• [PROVIDED INFORMATION]:
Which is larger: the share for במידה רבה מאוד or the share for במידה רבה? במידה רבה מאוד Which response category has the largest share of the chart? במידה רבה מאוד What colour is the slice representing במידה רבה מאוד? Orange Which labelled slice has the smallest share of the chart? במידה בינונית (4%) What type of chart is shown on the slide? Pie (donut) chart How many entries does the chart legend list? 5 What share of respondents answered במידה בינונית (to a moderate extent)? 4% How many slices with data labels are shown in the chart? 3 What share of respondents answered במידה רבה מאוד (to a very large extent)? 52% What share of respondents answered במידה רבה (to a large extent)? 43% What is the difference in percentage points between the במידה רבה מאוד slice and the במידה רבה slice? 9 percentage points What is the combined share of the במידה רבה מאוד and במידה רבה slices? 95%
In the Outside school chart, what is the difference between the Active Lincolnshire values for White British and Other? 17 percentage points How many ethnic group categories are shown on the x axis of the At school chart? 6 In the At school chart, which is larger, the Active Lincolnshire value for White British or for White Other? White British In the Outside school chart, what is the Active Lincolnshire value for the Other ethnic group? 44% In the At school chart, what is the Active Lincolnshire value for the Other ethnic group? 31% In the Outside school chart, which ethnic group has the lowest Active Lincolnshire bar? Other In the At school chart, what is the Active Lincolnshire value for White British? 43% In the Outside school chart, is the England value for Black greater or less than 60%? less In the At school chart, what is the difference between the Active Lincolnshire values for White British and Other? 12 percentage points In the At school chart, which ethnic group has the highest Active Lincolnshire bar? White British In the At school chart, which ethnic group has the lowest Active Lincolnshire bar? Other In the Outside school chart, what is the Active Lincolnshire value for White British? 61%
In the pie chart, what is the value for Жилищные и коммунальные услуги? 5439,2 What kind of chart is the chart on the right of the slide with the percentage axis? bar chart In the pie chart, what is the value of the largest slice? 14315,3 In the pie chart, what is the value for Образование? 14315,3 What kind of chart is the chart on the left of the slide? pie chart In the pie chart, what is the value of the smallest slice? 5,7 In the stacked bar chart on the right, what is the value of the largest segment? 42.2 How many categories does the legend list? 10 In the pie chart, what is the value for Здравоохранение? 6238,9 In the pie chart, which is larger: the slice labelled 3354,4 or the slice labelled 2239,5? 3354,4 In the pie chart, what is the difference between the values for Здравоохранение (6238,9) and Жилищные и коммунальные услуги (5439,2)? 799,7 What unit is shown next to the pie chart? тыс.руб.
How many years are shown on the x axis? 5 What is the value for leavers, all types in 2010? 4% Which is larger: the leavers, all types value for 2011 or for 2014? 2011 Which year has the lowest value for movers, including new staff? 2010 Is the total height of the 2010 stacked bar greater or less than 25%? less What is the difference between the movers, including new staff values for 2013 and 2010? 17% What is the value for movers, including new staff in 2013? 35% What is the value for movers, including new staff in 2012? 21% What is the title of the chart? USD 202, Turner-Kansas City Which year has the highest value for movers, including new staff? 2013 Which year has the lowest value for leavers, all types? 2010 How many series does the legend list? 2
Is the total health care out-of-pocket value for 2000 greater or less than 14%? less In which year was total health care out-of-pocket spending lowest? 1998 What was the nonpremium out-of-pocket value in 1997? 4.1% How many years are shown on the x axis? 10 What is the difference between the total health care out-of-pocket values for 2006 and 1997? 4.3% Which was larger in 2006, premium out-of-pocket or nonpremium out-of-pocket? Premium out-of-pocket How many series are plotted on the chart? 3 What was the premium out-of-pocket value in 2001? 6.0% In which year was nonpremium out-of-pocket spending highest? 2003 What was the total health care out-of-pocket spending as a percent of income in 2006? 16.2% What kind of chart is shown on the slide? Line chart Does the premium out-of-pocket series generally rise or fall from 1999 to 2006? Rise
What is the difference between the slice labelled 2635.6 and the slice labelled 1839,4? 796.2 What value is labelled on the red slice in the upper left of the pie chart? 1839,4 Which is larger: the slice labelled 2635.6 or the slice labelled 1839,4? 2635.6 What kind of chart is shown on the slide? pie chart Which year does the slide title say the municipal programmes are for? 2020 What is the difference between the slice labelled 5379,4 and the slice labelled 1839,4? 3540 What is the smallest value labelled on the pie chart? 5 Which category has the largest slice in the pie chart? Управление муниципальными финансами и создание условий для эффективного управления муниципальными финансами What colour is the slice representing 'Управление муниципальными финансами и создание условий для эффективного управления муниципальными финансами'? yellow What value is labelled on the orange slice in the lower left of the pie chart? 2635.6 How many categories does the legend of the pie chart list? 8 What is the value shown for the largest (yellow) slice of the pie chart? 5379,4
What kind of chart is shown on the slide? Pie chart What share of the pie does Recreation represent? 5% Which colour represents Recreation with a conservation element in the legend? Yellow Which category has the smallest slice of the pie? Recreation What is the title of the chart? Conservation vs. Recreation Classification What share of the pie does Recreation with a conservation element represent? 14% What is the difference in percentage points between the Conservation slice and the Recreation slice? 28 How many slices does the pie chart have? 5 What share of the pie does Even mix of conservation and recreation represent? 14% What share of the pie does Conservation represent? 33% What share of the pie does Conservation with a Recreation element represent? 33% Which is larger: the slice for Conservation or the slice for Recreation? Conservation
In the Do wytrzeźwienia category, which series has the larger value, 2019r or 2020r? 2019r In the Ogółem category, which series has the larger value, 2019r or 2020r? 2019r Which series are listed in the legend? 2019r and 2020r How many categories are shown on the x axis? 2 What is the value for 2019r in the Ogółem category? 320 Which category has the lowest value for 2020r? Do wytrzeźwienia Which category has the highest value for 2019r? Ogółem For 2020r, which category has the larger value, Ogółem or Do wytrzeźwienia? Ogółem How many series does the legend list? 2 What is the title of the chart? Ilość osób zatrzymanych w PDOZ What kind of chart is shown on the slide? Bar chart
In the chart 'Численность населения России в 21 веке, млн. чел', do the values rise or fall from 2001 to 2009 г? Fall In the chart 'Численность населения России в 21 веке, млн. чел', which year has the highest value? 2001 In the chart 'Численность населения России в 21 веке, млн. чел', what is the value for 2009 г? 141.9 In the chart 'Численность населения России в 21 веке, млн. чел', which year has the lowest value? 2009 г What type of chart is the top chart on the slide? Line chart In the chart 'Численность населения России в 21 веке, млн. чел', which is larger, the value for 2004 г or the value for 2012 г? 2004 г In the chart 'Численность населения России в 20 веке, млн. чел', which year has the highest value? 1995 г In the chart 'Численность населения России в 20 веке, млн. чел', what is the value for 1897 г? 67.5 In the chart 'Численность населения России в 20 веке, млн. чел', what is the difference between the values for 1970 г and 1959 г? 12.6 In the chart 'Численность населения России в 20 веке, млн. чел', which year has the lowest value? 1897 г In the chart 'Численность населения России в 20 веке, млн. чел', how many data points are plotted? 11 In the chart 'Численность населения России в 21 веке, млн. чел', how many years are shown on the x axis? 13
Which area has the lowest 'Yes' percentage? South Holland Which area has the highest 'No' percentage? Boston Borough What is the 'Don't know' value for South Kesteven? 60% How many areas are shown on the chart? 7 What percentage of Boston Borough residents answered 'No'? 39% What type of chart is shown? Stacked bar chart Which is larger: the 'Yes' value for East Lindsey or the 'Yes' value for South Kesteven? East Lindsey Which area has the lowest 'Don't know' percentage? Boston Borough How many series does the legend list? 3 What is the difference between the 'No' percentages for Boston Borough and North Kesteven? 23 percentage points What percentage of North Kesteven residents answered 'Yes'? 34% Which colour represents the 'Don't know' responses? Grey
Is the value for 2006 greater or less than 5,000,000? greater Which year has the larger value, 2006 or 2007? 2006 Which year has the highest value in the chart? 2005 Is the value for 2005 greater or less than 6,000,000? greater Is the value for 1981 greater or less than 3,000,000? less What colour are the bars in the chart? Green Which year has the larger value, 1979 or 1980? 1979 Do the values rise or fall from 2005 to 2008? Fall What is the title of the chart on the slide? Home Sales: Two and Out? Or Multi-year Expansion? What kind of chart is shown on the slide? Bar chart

• [TASK INSTRUCTIONS]: Copy out, word for word, every line from the start of the items through the line that contains "In the Outside school chart, what is the difference", including both of those lines.

• [TASK OUTPUT]:
Which is larger: the share for במידה רבה מאוד or the share for במידה רבה? במידה רבה מאוד Which response category has the largest share of the chart? במידה רבה מאוד What colour is the slice representing במידה רבה מאוד? Orange Which labelled slice has the smallest share of the chart? במידה בינונית (4%) What type of chart is shown on the slide? Pie (donut) chart How many entries does the chart legend list? 5 What share of respondents answered במידה בינונית (to a moderate extent)? 4% How many slices with data labels are shown in the chart? 3 What share of respondents answered במידה רבה מאוד (to a very large extent)? 52% What share of respondents answered במידה רבה (to a large extent)? 43% What is the difference in percentage points between the במידה רבה מאוד slice and the במידה רבה slice? 9 percentage points What is the combined share of the במידה רבה מאוד and במידה רבה slices? 95%
In the Outside school chart, what is the difference between the Active Lincolnshire values for White British and Other? 17 percentage points How many ethnic group categories are shown on the x axis of the At school chart? 6 In the At school chart, which is larger, the Active Lincolnshire value for White British or for White Other? White British In the Outside school chart, what is the Active Lincolnshire value for the Other ethnic group? 44% In the At school chart, what is the Active Lincolnshire value for the Other ethnic group? 31% In the Outside school chart, which ethnic group has the lowest Active Lincolnshire bar? Other In the At school chart, what is the Active Lincolnshire value for White British? 43% In the Outside school chart, is the England value for Black greater or less than 60%? less In the At school chart, what is the difference between the Active Lincolnshire values for White British and Other? 12 percentage points In the At school chart, which ethnic group has the highest Active Lincolnshire bar? White British In the At school chart, which ethnic group has the lowest Active Lincolnshire bar? Other In the Outside school chart, what is the Active Lincolnshire value for White British? 61%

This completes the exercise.